İcra mahkemesince, icra dosyasına dönen tebligat parçasındaki tarih ile PTT"den bildirilen tarihin aynı olmadığı, bu durumda resmi kurum tarafından bildirilen 30.12.2009 tarihinin tebliğ tarihi olarak nazara alınarak işlem yapılması gerektiğinden bahisle şikayet kabul edilmişse de, icra dosyasına dönen tebligat parçası üzerindeki barkod numarasının TB01941204533 olduğu, halbuki icra mahkemesince Antalya Posta İşletme Merkez Müdürlüğünden sorulan ödeme emri tebligatına ilişkin barkod numarasının ise TB01941204526 olduğu, alacaklı vekilinin icra dosyasına sunduğu diğer belgede de TB01941204526 barkod numarasına ilişkin bilgilerin yer aldığı, bu durumda resmi kurum tarafından verilen cevaptaki bilgilerin şikayet konusu tebligata ilişkin olmadığı anlaşılmaktadır.

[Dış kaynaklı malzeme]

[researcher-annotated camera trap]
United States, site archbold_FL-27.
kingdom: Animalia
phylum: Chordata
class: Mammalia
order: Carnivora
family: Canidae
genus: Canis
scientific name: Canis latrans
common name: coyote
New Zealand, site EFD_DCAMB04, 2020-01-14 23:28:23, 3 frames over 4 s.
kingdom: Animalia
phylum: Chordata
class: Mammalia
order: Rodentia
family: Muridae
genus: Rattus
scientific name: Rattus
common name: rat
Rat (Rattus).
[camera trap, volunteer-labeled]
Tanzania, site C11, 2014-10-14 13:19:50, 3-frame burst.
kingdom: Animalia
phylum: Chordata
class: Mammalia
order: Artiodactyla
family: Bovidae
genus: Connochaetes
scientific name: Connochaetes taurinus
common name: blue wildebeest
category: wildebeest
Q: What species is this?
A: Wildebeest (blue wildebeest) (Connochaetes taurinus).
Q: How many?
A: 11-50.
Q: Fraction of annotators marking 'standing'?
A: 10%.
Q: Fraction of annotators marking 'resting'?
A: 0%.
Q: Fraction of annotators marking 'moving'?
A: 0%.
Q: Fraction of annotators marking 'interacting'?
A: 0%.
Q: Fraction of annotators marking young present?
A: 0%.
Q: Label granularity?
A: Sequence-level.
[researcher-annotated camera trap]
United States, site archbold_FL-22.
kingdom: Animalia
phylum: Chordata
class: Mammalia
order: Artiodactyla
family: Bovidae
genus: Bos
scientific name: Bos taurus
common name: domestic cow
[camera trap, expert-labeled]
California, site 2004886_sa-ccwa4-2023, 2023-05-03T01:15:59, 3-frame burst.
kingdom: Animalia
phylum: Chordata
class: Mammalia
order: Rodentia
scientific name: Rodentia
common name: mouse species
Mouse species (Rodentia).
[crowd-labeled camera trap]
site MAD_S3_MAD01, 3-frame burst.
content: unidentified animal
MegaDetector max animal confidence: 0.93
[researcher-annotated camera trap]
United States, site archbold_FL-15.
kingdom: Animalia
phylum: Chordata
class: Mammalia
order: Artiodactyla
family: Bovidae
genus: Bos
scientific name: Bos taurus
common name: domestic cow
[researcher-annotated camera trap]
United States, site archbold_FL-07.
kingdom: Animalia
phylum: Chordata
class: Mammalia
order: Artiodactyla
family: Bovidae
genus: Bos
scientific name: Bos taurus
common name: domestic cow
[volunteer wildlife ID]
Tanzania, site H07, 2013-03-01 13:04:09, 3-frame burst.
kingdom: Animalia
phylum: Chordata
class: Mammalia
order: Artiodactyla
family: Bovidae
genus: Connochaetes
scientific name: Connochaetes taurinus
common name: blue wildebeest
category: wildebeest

O halde mahkemece, icra dosyasının tarafları ve ödeme emri tebligatına ilişkin doğru barkod numarası yazılmak suretiyle, tebliğ tarihinin Posta İşletme Merkez Müdürlüğünden yeniden sorularak oluşacak sonuca göre bir karar vermek gerekirken eksik inceleme ile yazılı şekilde hüküm tesisi isabetsizdir.
SONUÇ : Alacaklı vekilinin temyiz itirazlarının kabulü ile mahkeme kararının yukarıda yazılı nedenlerle İ.İ.K. 366 ve H.U.M.K.’nun 428. maddeleri uyarınca (BOZULMASINA), 07.12.2010 gününde oybirliğiyle karar verildi.